Photography and air 2016
(a collection of found photos)
For Patrick Pound, what started out as a form of research - the collecting and collating of vast archives of vernacular material, photos, books and objects - morphed into his art practice. He upcycles images and objects that have been discarded. Cut loose from their original creator and purpose, Pound gives them new contexts and meanings. In so doing, he asks us to consider the nature of photography; the creation of meaning; and the human urge to make sense of the world around us.
For Pound there is more truth and insight to be found amongst collections of photos, than there is in trying to make new ones. In creating connections, he is also able to explore ideas, phenomena and curious human tendencies that can’t be captured in a single frame. How do you photograph the wind or air, for instance?
Photography and Air 2016 consists of numerous found photographs of people and things that are in some way affected by the wind; from a candle in the breeze to a hovering plane, a yacht’s billowing sail to a young woman at the beach, her hair blown by the breeze. Images are selected from a vast array of sources that include defunct newspaper archives and abandoned family albums. While disparate in origin, together they form a prosaic yet poetic portrait. Pound’s interest in the idea of photographing something you can’t see extends to other works in this exhibition where he pairs photographs to capture the time between them.

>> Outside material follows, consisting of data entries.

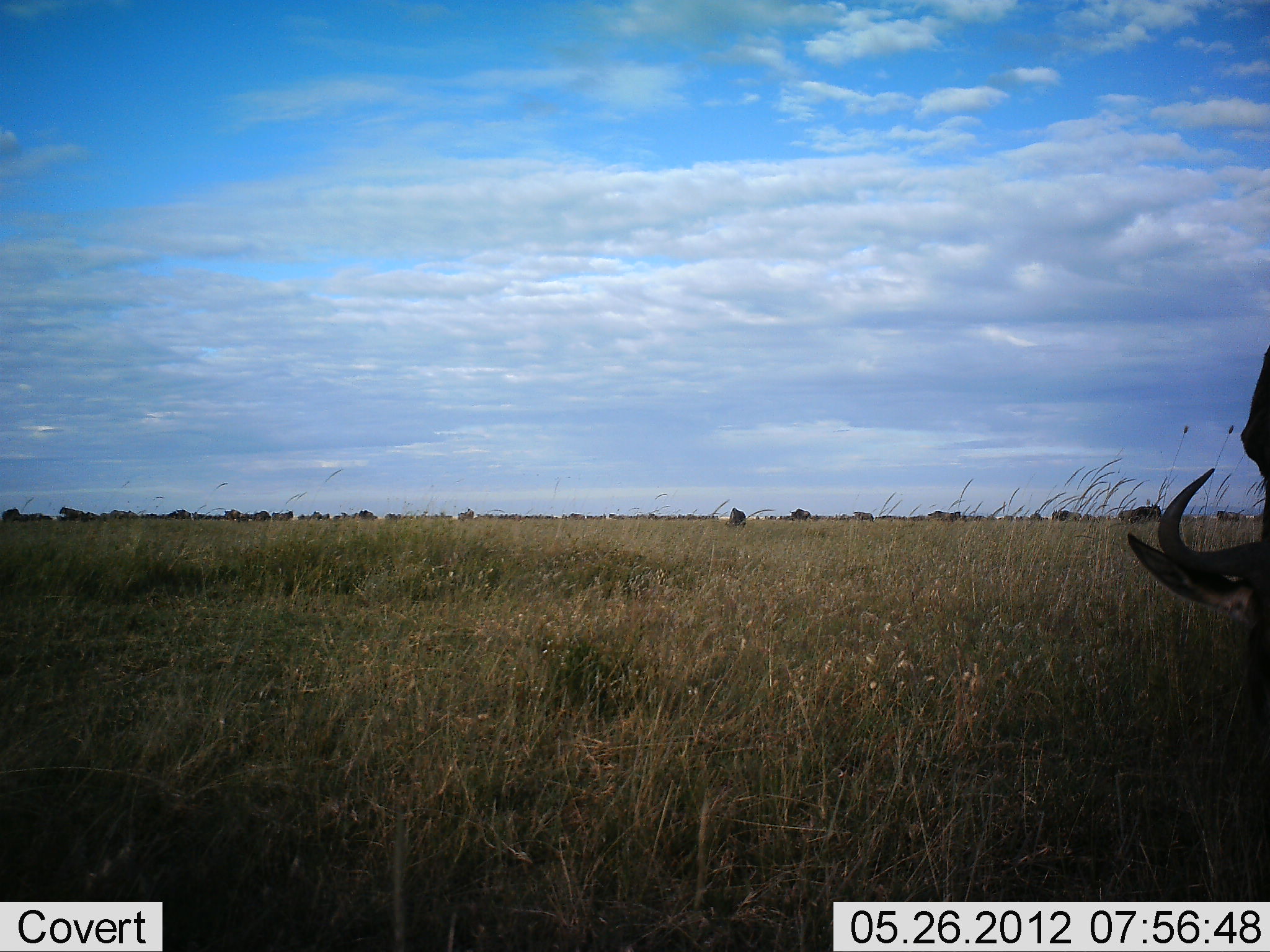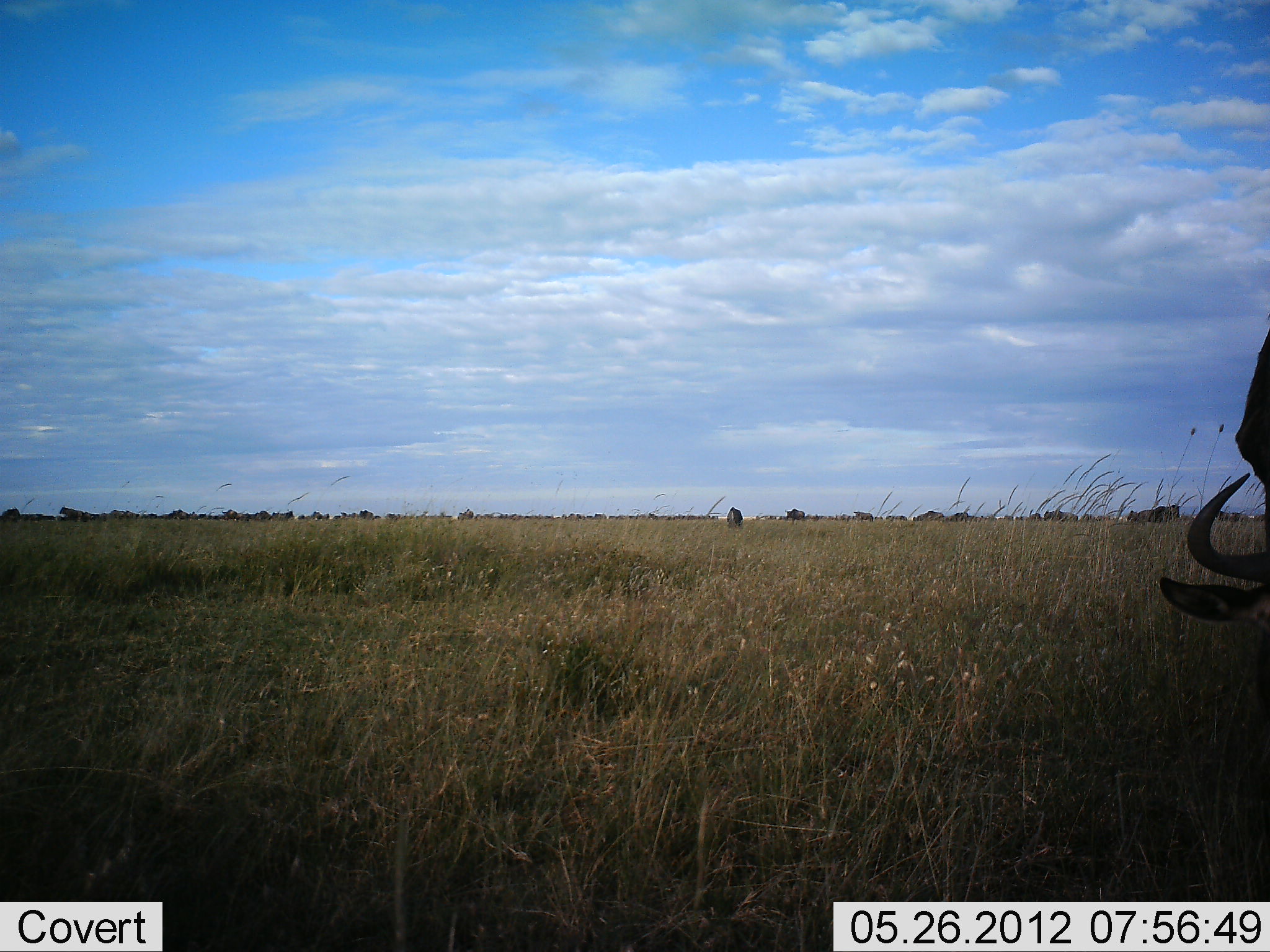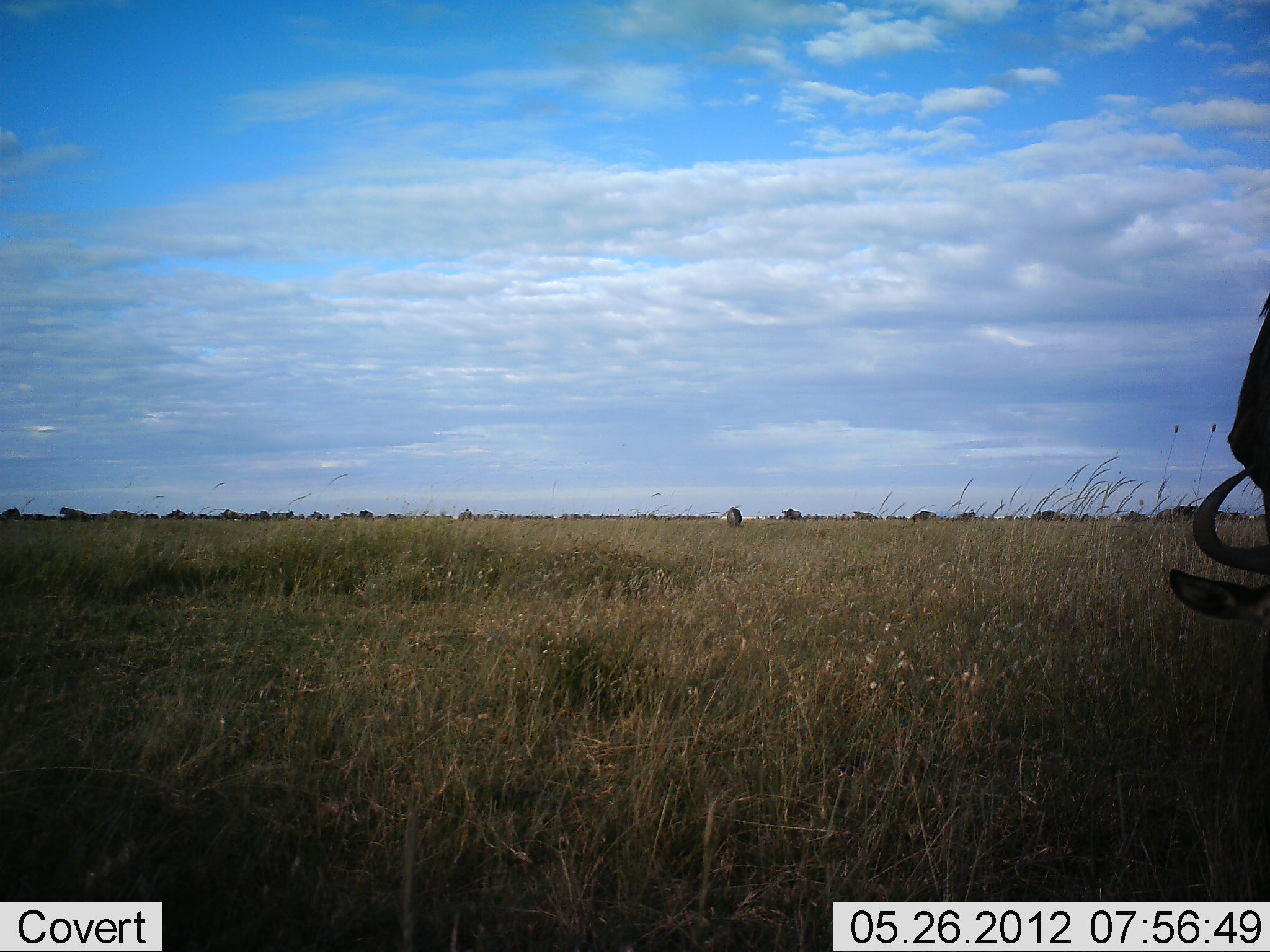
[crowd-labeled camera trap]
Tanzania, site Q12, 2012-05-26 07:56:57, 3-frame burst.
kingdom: Animalia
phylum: Chordata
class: Mammalia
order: Artiodactyla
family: Bovidae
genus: Connochaetes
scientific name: Connochaetes taurinus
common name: blue wildebeest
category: wildebeest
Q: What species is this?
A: Wildebeest (blue wildebeest) (Connochaetes taurinus).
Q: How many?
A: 11-50.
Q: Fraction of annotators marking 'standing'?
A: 36%.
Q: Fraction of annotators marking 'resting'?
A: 0%.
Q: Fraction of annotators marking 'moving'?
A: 45%.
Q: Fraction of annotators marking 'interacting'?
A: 0%.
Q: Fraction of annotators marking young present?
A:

Pound’s other artworks have included a collection of fallen or sleeping figures in People Who Look Dead But (Probably) Aren’t and a revaluation of a classic photographic faux-pas in The Photographers Shadow. There are as many possible permutations as there are stray photographs or human foibles – limited only by the artist’s storage space and his imagination.
Patrick Pound has been included in numerous group exhibitions, including The Photograph and Australia, Art Gallery of New South Wales (2015); Melbourne Now, National Gallery of Victoria (2014); 3rd Dong Gang International Photo Festival, Dong Gang Museum of Photography, Korea (2014); The Small Infinite, John Hansard Gallery, UK (2014); Liquid Archive, Monash University Museum of Art, Melbourne (2012); The Basil Sellers Art Prize, Ian Potter Museum of Art, VIC (2012); Present Tense: An imagined grammar of portraiture in the digital age, National Portrait Gallery, Canberra (2010). In 2015, Pound was a finalist in the AGDA Design Awards. His work is held in numerous public and private collections including the National Gallery of Australia, the National Gallery of Victoria, Art Gallery of New South Wales, Museum of New Zealand, Auckland Art Gallery, and the Dunedin Art Gallery.